ADR 0003 — Fail-closed default

Status. Accepted, implemented in v1.

Context

A ValidatingWebhookConfiguration declares a failurePolicy: Fail or Ignore. With Fail, the apiserver rejects the request if the webhook is unreachable; with Ignore, it admits silently. This is the single biggest knob in admission control.

podwatcher-poc had no admission webhook — failure was always "the scanner died, the cluster is fine". Portal extends to admission and must pick a default.

Decision

failurePolicy: Fail by default. The chart renders this in deploy/helm/portal/templates/validatingwebhookconfiguration.yaml. The Helm value global.failClosed: true is the documented default.

Operators can override with global.failClosed: false, which rewrites the rendered failurePolicy to Ignore.

Rationale

For a security tool, silent admission absence is the worst failure mode. The scenarios:

  • Portal pods are Pending. With Ignore: privileged pod admits, security team finds out the day after via audit log; meanwhile the pod is up. With Fail: privileged pod rejected, operators notice immediately, investigate.
  • A bad rule corpus is denying everything. With Ignore: nothing is denied while Portal isn't running, but the rule corpus is still misconfigured. With Fail: everything is denied while Portal is wedged — visible loud failure.

The asymmetry is the point. Fail makes Portal a critical-path dependency, which is exactly what a deny-only admission tool should be when it's deployed; otherwise the deploy is theatre.

Mitigations

The mandatory and recommended postures the chart enforces:

  • replicaCount: 2 minimum. Both replicas serve admission concurrently; one can fail and the other absorbs traffic.
  • PodDisruptionBudget with minAvailable: 1. Node drains cannot take Portal to zero ready replicas.
  • namespaceSelector exclusionskube-system, kube-public, kube-node-lease, and Portal's install namespace are always excluded, regardless of global.failClosed. The exclusion is enforced both in the chart and at runtime (internal/admission/server.goDefaultExcludedNamespaces).
  • Break-glass via the portal.io/bypass=true namespace annotation. Setting this annotation on a Namespace causes Portal's webhook to short-circuit to allowed=true for that namespace's incoming requests. Every bypass is audited (portal_admission_bypass_total{namespace} + a slog warning).
  • /readyz probe. When the admission handler's last-100-request error ring buffer trips 50% errors, /readyz returns 503 (internal/admission/handler.goerrorRing); the Service drops the unhealthy endpoint and kube-apiserver re-routes.

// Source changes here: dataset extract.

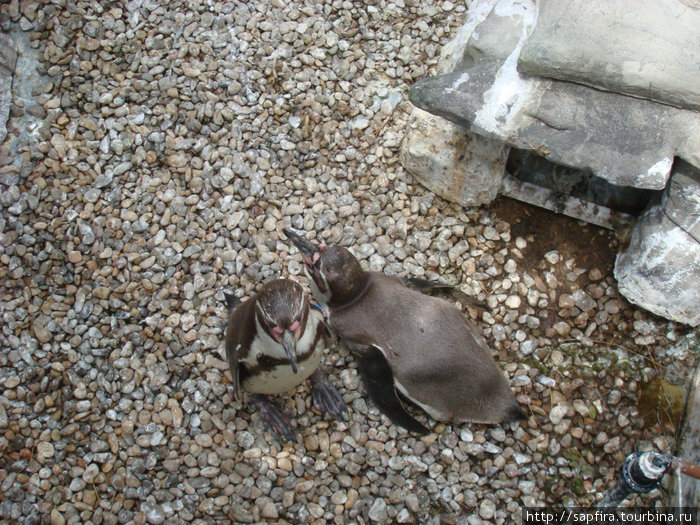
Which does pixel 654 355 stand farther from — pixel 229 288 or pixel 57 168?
pixel 57 168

Together these make Fail survivable: at least one replica is normally ready, system namespaces always work, and operators have an audited break-glass.

Honest counter-positioning

podwatcher-poc's "cluster is fine if the scanner dies" property is genuinely attractive for teams whose risk model prefers availability over enforcement. We preserve it explicitly: global.failClosed: false flips the rendered failurePolicy to Ignore. The chart still enforces the system-namespace exclusions and the multi-replica defaults; only the apiserver-side fallback semantics change.

This is documented openly because pretending the choice doesn't have trade-offs would damage operator trust. The default is Fail; the escape hatch is documented; operators choose.

Recovery procedure

Documented in ../operator/recovery-from-self-lockout.md. Three steps: delete the webhook config, scale Portal to zero (works because portal-system is excluded from its own webhook), fix the underlying issue, restore.

Consequences

  • Operators must read docs/operator/ha-and-leader-election.md before deploying. The chart's NOTES.txt calls this out at install time.
  • Operators must know the break-glass procedure. It's a one-page document we link from the chart's README.md.
  • The fail-open path (global.failClosed: false) is a supported configuration, not deprecated, but documented as a posture-for-availability tradeoff.